There is an all-female X-Men title and it is usually the worst selling X-Men title. Fearless Defenders was another all-female group. One of the best issues of any comic book last year had all of the Fearless Defenders’ boyfriends whining and getting in fights at a bar, waiting for the ladies who were busy kicking asses, to show up for date night. This comic lasted a whopping 12 issues.
So at this point, you can’t overly blame Marvel or DC for looking at the sales and relative popularity of their comics. They might really want to give Kitty Pryde or Lana Lang (who is currently being written as an awesome non-powered character in Action Comics) their own series, but when they look at the numbers, they just decide to add another Batman title.
What the people that complain about sexism in comics ought to be doing is not maligning the entire industry. They ought to be finding the comics that do have strong, reasonably-drawn females, and encouraging people to buy them. But what fun would that be if they can make more noise by NOT purchasing the comics, then complaining loudly to whatever media are near when they get canceled?
I think the problem is threefold. It starts with the actual writers. Most of them are male. Not surprisingly the current Ms Marvel, which is apparently well received, is written by a female. Wonder Woman was the result of to minds, one of them being female. And so on. I am not saying that males are generally unable to write female characters. But most writers are most comfortable with what they know. They don’t necessarily like to write about foreign cultures either, unless they are part of them.

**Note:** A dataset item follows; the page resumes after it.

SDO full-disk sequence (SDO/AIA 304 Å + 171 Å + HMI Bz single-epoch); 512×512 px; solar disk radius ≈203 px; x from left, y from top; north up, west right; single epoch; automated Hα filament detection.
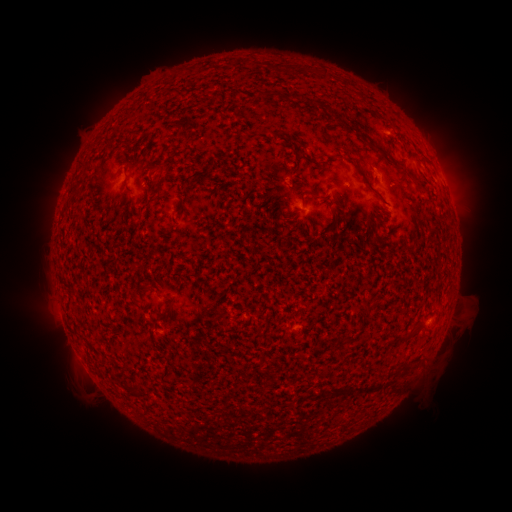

The next step is are the adaptations. I think the argument that there are no break-out characters in comic books because the “big ones” are the safer bet is pretty weak when one really examines why the “big ones” are so big. Are those comics really that much better? Sometimes, but what really makes a comic book big is a good adaptation. Batman wasn’t doing well at all until the 1966 series became a hit. The Superman movies boost the comics. And I am ready to bet that the current run of the Guardians of the Galaxy has now more readers than ever. But since the thinking is “Those characters are not well known enough for an own show or an own movie”, even positively received comics don’t get the push they need to become mainstream.
And then there are the people who work on said adaptions. The X-Men movies are a perfect example. X-Men is easily the most diverse comic and has a ton of interesting female characters. But neither Rogue nor Storm nor Jane Grey are portrayed that way in the movies. Rogue is a whiny teenager, Storm is just there and Jane Grey is mostly there so that Cyclops and Wolverine can fight over here. You can call those movies just as well all “Wolverine 1-5” with First Class being the one notable exception, and that movie focusses mostly on Professor X and Magneto instead, with a side-dish of Mystique. Marvel studios is thankfully getting better with treating females as characters instead of arm-candy, but there is still a long way to go.
So, no, I don’t think the audience is truly the problem.